**ABOUT THIS EXERCISE:** Every record that follows should be written out word for word; the pictures stay out.

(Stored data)
+ + + +

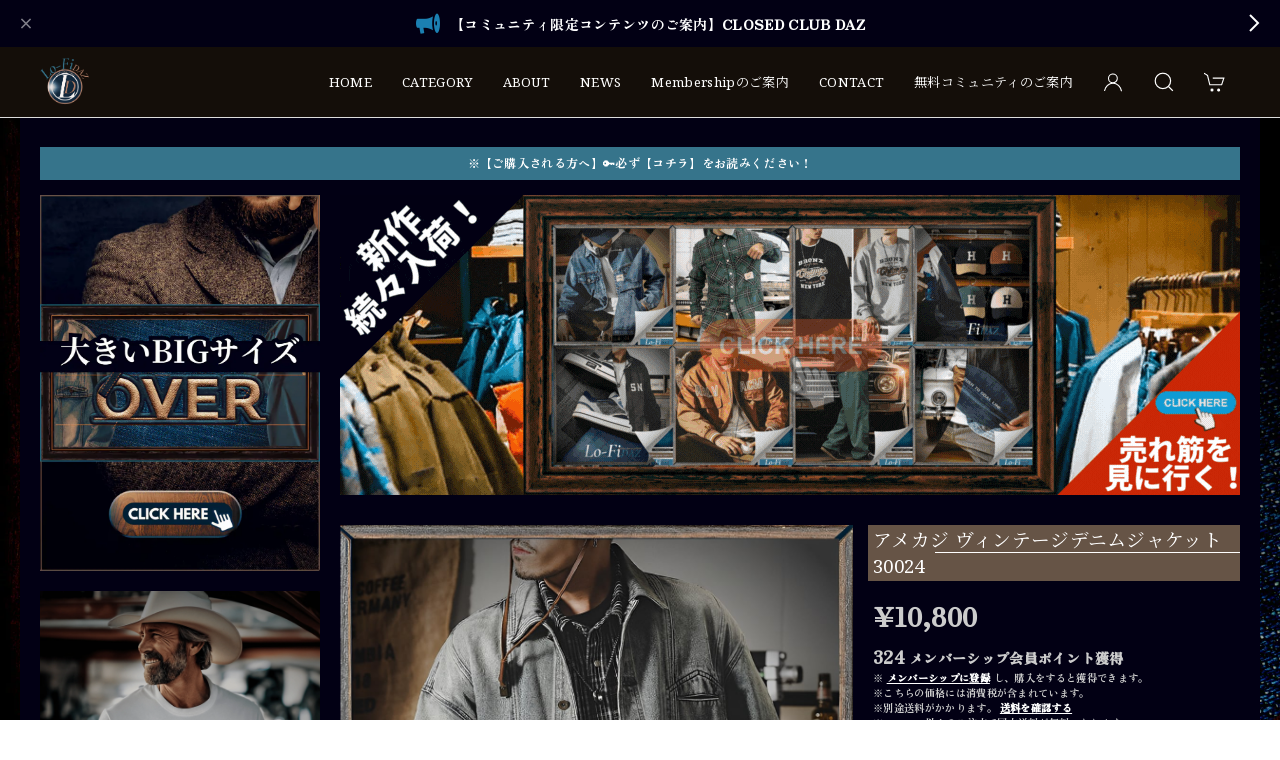

--- FILE ---
content_type: text/css
request_url: https://basefile.akamaized.net/macken-base-ec/64fe70a2293f2/lofidaz.css
body_size: 1312
content:
.image-pay { max-width: 100%; margin-top: 30px; margin-bottom: 30px; } .image-pay img{ width: 100%; } @media only screen and (max-width:750px) { .image-pay { margin-bottom: 45px; } .image-pay img{ width: 100%!important; } } .image-pay img{ transform: scale(1)!important; opacity: 1!important; } .pickup-item { position:relative; } .ranking { position:absolute; top:-20px; left:-15px; width:30%; } @media only screen and (max-width: 750px){ .ranking { position:absolute; top:-1px; left:-8px; width:25%; } } .pickup-wrapper { margin-top: 40px; } @media only screen and (max-width:750px) { .pickup-wrapper { margin-top: 20px; } } body { font-family: 'Zen Antique', serif; } #header-box .uk-icon:hover, header a:hover { color: #36748B!important; opacity: 1; transition: 0.7s; } .instagramTitle img,.footer-pic img { transform: scale(1)!important; opacity: 1!important; } #choose-price ul { display: flex; } #choose-price ul li { display: inline-block; font-size: 0.875rem; border: solid 1px #ddd; -webkit-border-radius: 7px; -moz-border-radius: 7px; border-radius: 7px; padding: 5px 10px 4px; margin: 10px 10px 0 0; } #choose-price ul li a:hover { color: #36748B!important; } #hotWordOutput span,#choose-price ul li { border: solid 1px #696969!important; -webkit-border-radius: 0; -moz-border-radius: 0; border-radius: 0; } #dolce-blog .blogDetail,#dolce-blog .blogDetail p,span#docs-internal-guid-8f2c394b-7fff-8f92-cad3-1e183f4a3129 p { background: #020014!important; padding: 30px; } .lemon8-logo img { width:20px!important; height:20px!important; } .commonSpace-link a { font-weight: 700; margin: 0 3px; text-decoration: underline; } .commonSpace-link a:hover { text-decoration: none; } .accordion-003 { max-width: 500px; margin-bottom: 10px; border-bottom: 2px solid #ffffff; } .accordion-003 summary { display: flex; justify-content: space-between; align-items: center; position: relative; padding: 1em 2em 1em 0; color: #ffffff; font-weight: normal; cursor: pointer; } .accordion-003 summary::-webkit-details-marker { display: none; } .accordion-003 summary::before, .accordion-003 summary::after { width: 1px; height: 1.5em; border-radius: 5px; background-color: #999; content: ''; } .accordion-003 summary::before { position: absolute; right: 2em; rotate: 90deg; } .accordion-003 summary::after { transition: rotate .3s; } .accordion-003[open] summary::after { rotate: 90deg; } .accordion-003 p { transform: translateY(-10px); opacity: 0; margin: 0; padding: .3em 2em 1.5em; color: #ffffff; transition: transform .5s, opacity .5s; } .accordion-003[open] p { transform: none; opacity: 1; } .youtube-wrapper { padding-top: 0%; } #dolce-pickup2 { font-size: 0.875rem; margin-bottom: 10px; } #dolce-pickup2 .pickup-item a { color: #111; color: var(--dolce-text-color,#212121); } #dolce-pickup2 .pickup-item a img { background-color: #fff; -webkit-transition: all 0.3s; -moz-transition: all 0.3s; transition: all 0.3s; } .maincontainer h1, .maincontainer h2 { font-size: 1.25rem; margin-bottom: 10px; color: var(--dolce-title-color,#111); } .uk-heading-line span { display: inline; } @media (min-width: 601px){ #dolce-pickup2 .pickup-wrapper { display: -webkit-flex; display: -moz-flex; display: -ms-flex; display: -o-flex; display: flex; -webkit-flex-direction: row; flex-direction: row; -webkit-align-items: stretch; align-items: stretch; -webkit-align-content: stretch; align-content: stretch; -webkit-justify-content: space-around; justify-content: space-around; -webkit-flex-wrap: wrap; flex-wrap: wrap; } #dolce-pickup2 .pickup-item:nth-child(2n + 1) { margin: 0 0 20px; } #dolce-pickup2 .pickup-item { width: auto; max-width: calc(50% - 10px); margin: 0 0 20px 20px; position: relative; } } @media (max-width: 959px){ .maincontainer h1, .maincontainer h2 { font-size: 1.125rem; margin-bottom: 5px; } } @media (max-width: 600px){ #dolce-pickup2 { margin-bottom: 5px; } #dolce-pickup2 .pickup-wrapper { display: -webkit-flex; display: -moz-flex; display: -ms-flex; display: -o-flex; display: flex; -webkit-flex-direction: row; flex-direction: row; -webkit-flex-wrap: wrap; flex-wrap: wrap; -webkit-justify-content: flex-start; justify-content: flex-start; -webkit-align-items: stretch; align-items: stretch; -webkit-align-content: stretch; align-content: stretch; } #dolce-pickup2 .pickup-item { width: auto; max-width: calc(50% - 5px); margin: 0 0 10px 10px; position: relative; } #dolce-pickup2 .pickup-item:nth-child(2n + 1) { margin: 0 0 10px; } }


--- FILE ---
content_type: text/xml
request_url: https://sts.amazonaws.com/
body_size: 1675
content:
<AssumeRoleWithWebIdentityResponse xmlns="https://sts.amazonaws.com/doc/2011-06-15/">
  <AssumeRoleWithWebIdentityResult>
    <Audience>ap-northeast-1:e4b88464-c9e5-4cc8-8c4e-c61895b363f3</Audience>
    <AssumedRoleUser>
      <AssumedRoleId>AROAY3N7I4XDRV2Q577WH:web-identity</AssumedRoleId>
      <Arn>arn:aws:sts::608675882439:assumed-role/Cognito_DynamoPoolUnauth/web-identity</Arn>
    </AssumedRoleUser>
    <Provider>cognito-identity.amazonaws.com</Provider>
    <Credentials>
      <AccessKeyId>ASIAY3N7I4XDRABZGZIG</AccessKeyId>
      <SecretAccessKey>25rqEQEgu08tMCcAAQ/BFy780GQwtcNBwnrD2NfX</SecretAccessKey>
      <SessionToken>FwoGZXIvYXdzEFkaDLCP5K2TuC218P710CKwAmRrhAUp84iFKCzzf+Z61mtlobf6HhGHPxhlowOJFrIwGAAlGVjBX6HBgJ9T3Kq3qPDtcSQZdbEhhpY1VzWFuZWlQAsxBE8h/b42n6faAzsWzdHkBO2ZEoq/LJytDjcHvz1MV6BPPUrUeX3aqcjJBjmftZFUzB9Yrk5oKq4DgGoOP7a0X8a474dtsj+eezVA8ryaZxllGAUdrQTvcAjwMJGN47SSCVdeQEoucMcKmbGUDKONxW8X0cfgzUwOCRB80AkCWHOmSo1uq8IrROz/wLy4ylr9bE5nmA6AVw0iILJfE4XSDkPpCP7NHHovLC1HGR1gEF7iJ0FMkfiTBjeBo4vbidnWV7rX2/OQVSI2XEwvNQZvJG6VecOanLIRB0LI5QgjXlMvc3wMM2raQGgx1d0oqMjTywYylAG66/7CVjRX4vbFcTvcTCtZ6fU3otwg6TESZtQHxl5eAJ836mDgB3FWQ8aoIcQdbcz1Jbch9oeO6Mep7HLMaWIWEGvyFYTQb4cZRPasftW1PS3t5FfAd9q6xrv8xA3rpA/pn42Q3eF7cLrGw74U85z84WSn4bjfFDeUIUpU8umEqQjn4HylYTR8+VbVicTxSu/K4nk9</SessionToken>
      <Expiration>2026-01-24T16:24:24Z</Expiration>
    </Credentials>
    <SubjectFromWebIdentityToken>ap-northeast-1:8db7e8e5-c748-ca2b-f87c-49ed0bee64bd</SubjectFromWebIdentityToken>
  </AssumeRoleWithWebIdentityResult>
  <ResponseMetadata>
    <RequestId>0146de10-5203-476b-ac59-7e62593f650a</RequestId>
  </ResponseMetadata>
</AssumeRoleWithWebIdentityResponse>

+ + + +

**SOLUTION:**
--- FILE ---
content_type: text/css
request_url: https://basefile.akamaized.net/macken-base-ec/64fe70a2293f2/lofidaz.css
body_size: 1312
content:
.image-pay { max-width: 100%; margin-top: 30px; margin-bottom: 30px; } .image-pay img{ width: 100%; } @media only screen and (max-width:750px) { .image-pay { margin-bottom: 45px; } .image-pay img{ width: 100%!important; } } .image-pay img{ transform: scale(1)!important; opacity: 1!important; } .pickup-item { position:relative; } .ranking { position:absolute; top:-20px; left:-15px; width:30%; } @media only screen and (max-width: 750px){ .ranking { position:absolute; top:-1px; left:-8px; width:25%; } } .pickup-wrapper { margin-top: 40px; } @media only screen and (max-width:750px) { .pickup-wrapper { margin-top: 20px; } } body { font-family: 'Zen Antique', serif; } #header-box .uk-icon:hover, header a:hover { color: #36748B!important; opacity: 1; transition: 0.7s; } .instagramTitle img,.footer-pic img { transform: scale(1)!important; opacity: 1!important; } #choose-price ul { display: flex; } #choose-price ul li { display: inline-block; font-size: 0.875rem; border: solid 1px #ddd; -webkit-border-radius: 7px; -moz-border-radius: 7px; border-radius: 7px; padding: 5px 10px 4px; margin: 10px 10px 0 0; } #choose-price ul li a:hover { color: #36748B!important; } #hotWordOutput span,#choose-price ul li { border: solid 1px #696969!important; -webkit-border-radius: 0; -moz-border-radius: 0; border-radius: 0; } #dolce-blog .blogDetail,#dolce-blog .blogDetail p,span#docs-internal-guid-8f2c394b-7fff-8f92-cad3-1e183f4a3129 p { background: #020014!important; padding: 30px; } .lemon8-logo img { width:20px!important; height:20px!important; } .commonSpace-link a { font-weight: 700; margin: 0 3px; text-decoration: underline; } .commonSpace-link a:hover { text-decoration: none; } .accordion-003 { max-width: 500px; margin-bottom: 10px; border-bottom: 2px solid #ffffff; } .accordion-003 summary { display: flex; justify-content: space-between; align-items: center; position: relative; padding: 1em 2em 1em 0; color: #ffffff; font-weight: normal; cursor: pointer; } .accordion-003 summary::-webkit-details-marker { display: none; } .accordion-003 summary::before, .accordion-003 summary::after { width: 1px; height: 1.5em; border-radius: 5px; background-color: #999; content: ''; } .accordion-003 summary::before { position: absolute; right: 2em; rotate: 90deg; } .accordion-003 summary::after { transition: rotate .3s; } .accordion-003[open] summary::after { rotate: 90deg; } .accordion-003 p { transform: translateY(-10px); opacity: 0; margin: 0; padding: .3em 2em 1.5em; color: #ffffff; transition: transform .5s, opacity .5s; } .accordion-003[open] p { transform: none; opacity: 1; } .youtube-wrapper { padding-top: 0%; } #dolce-pickup2 { font-size: 0.875rem; margin-bottom: 10px; } #dolce-pickup2 .pickup-item a { color: #111; color: var(--dolce-text-color,#212121); } #dolce-pickup2 .pickup-item a img { background-color: #fff; -webkit-transition: all 0.3s; -moz-transition: all 0.3s; transition: all 0.3s; } .maincontainer h1, .maincontainer h2 { font-size: 1.25rem; margin-bottom: 10px; color: var(--dolce-title-color,#111); } .uk-heading-line span { display: inline; } @media (min-width: 601px){ #dolce-pickup2 .pickup-wrapper { display: -webkit-flex; display: -moz-flex; display: -ms-flex; display: -o-flex; display: flex; -webkit-flex-direction: row; flex-direction: row; -webkit-align-items: stretch; align-items: stretch; -webkit-align-content: stretch; align-content: stretch; -webkit-justify-content: space-around; justify-content: space-around; -webkit-flex-wrap: wrap; flex-wrap: wrap; } #dolce-pickup2 .pickup-item:nth-child(2n + 1) { margin: 0 0 20px; } #dolce-pickup2 .pickup-item { width: auto; max-width: calc(50% - 10px); margin: 0 0 20px 20px; position: relative; } } @media (max-width: 959px){ .maincontainer h1, .maincontainer h2 { font-size: 1.125rem; margin-bottom: 5px; } } @media (max-width: 600px){ #dolce-pickup2 { margin-bottom: 5px; } #dolce-pickup2 .pickup-wrapper { display: -webkit-flex; display: -moz-flex; display: -ms-flex; display: -o-flex; display: flex; -webkit-flex-direction: row; flex-direction: row; -webkit-flex-wrap: wrap; flex-wrap: wrap; -webkit-justify-content: flex-start; justify-content: flex-start; -webkit-align-items: stretch; align-items: stretch; -webkit-align-content: stretch; align-content: stretch; } #dolce-pickup2 .pickup-item { width: auto; max-width: calc(50% - 5px); margin: 0 0 10px 10px; position: relative; } #dolce-pickup2 .pickup-item:nth-child(2n + 1) { margin: 0 0 10px; } }


--- FILE ---
content_type: text/xml
request_url: https://sts.amazonaws.com/
body_size: 1675
content:
<AssumeRoleWithWebIdentityResponse xmlns="https://sts.amazonaws.com/doc/2011-06-15/">
  <AssumeRoleWithWebIdentityResult>
    <Audience>ap-northeast-1:e4b88464-c9e5-4cc8-8c4e-c61895b363f3</Audience>
    <AssumedRoleUser>
      <AssumedRoleId>AROAY3N7I4XDRV2Q577WH:web-identity</AssumedRoleId>
      <Arn>arn:aws:sts::608675882439:assumed-role/Cognito_DynamoPoolUnauth/web-identity</Arn>
    </AssumedRoleUser>
    <Provider>cognito-identity.amazonaws.com</Provider>
    <Credentials>
      <AccessKeyId>ASIAY3N7I4XDRABZGZIG</AccessKeyId>
      <SecretAccessKey>25rqEQEgu08tMCcAAQ/BFy780GQwtcNBwnrD2NfX</SecretAccessKey>
      <SessionToken>FwoGZXIvYXdzEFkaDLCP5K2TuC218P710CKwAmRrhAUp84iFKCzzf+Z61mtlobf6HhGHPxhlowOJFrIwGAAlGVjBX6HBgJ9T3Kq3qPDtcSQZdbEhhpY1VzWFuZWlQAsxBE8h/b42n6faAzsWzdHkBO2ZEoq/LJytDjcHvz1MV6BPPUrUeX3aqcjJBjmftZFUzB9Yrk5oKq4DgGoOP7a0X8a474dtsj+eezVA8ryaZxllGAUdrQTvcAjwMJGN47SSCVdeQEoucMcKmbGUDKONxW8X0cfgzUwOCRB80AkCWHOmSo1uq8IrROz/wLy4ylr9bE5nmA6AVw0iILJfE4XSDkPpCP7NHHovLC1HGR1gEF7iJ0FMkfiTBjeBo4vbidnWV7rX2/OQVSI2XEwvNQZvJG6VecOanLIRB0LI5QgjXlMvc3wMM2raQGgx1d0oqMjTywYylAG66/7CVjRX4vbFcTvcTCtZ6fU3otwg6TESZtQHxl5eAJ836mDgB3FWQ8aoIcQdbcz1Jbch9oeO6Mep7HLMaWIWEGvyFYTQb4cZRPasftW1PS3t5FfAd9q6xrv8xA3rpA/pn42Q3eF7cLrGw74U85z84WSn4bjfFDeUIUpU8umEqQjn4HylYTR8+VbVicTxSu/K4nk9</SessionToken>
      <Expiration>2026-01-24T16:24:24Z</Expiration>
    </Credentials>
    <SubjectFromWebIdentityToken>ap-northeast-1:8db7e8e5-c748-ca2b-f87c-49ed0bee64bd</SubjectFromWebIdentityToken>
  </AssumeRoleWithWebIdentityResult>
  <ResponseMetadata>
    <RequestId>0146de10-5203-476b-ac59-7e62593f650a</RequestId>
  </ResponseMetadata>
</AssumeRoleWithWebIdentityResponse>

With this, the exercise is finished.